[Records from a dataset]
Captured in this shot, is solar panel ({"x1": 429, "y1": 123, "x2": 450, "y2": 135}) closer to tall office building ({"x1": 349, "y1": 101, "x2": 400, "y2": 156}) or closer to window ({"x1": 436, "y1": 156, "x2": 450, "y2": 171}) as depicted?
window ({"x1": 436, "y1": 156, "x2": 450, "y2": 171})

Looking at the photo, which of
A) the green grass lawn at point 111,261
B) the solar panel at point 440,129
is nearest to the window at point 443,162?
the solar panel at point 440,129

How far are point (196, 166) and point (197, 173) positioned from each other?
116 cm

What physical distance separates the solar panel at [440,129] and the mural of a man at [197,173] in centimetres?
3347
==
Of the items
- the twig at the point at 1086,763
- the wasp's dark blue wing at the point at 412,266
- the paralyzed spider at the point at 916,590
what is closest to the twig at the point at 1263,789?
---
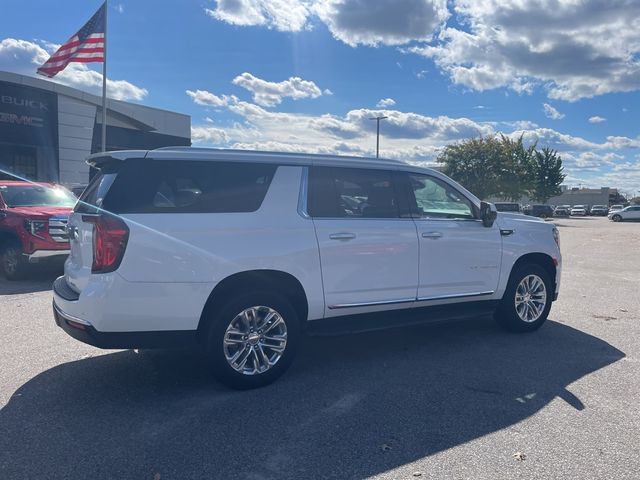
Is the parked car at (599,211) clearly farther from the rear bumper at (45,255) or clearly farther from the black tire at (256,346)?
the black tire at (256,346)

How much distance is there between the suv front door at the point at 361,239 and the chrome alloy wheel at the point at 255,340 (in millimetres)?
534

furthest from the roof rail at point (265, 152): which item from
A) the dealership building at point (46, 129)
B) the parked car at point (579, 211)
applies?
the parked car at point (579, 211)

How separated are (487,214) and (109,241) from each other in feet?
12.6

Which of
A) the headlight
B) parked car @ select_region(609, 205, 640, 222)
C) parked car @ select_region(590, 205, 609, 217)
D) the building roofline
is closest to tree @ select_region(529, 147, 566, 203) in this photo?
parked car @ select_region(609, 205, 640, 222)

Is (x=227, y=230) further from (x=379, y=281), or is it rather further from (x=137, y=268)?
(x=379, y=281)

• What you should do:
Tally the lines of the records that contain the string "closest", counting only matches in the same case. Reply with the number alone.

• Response to this task:
2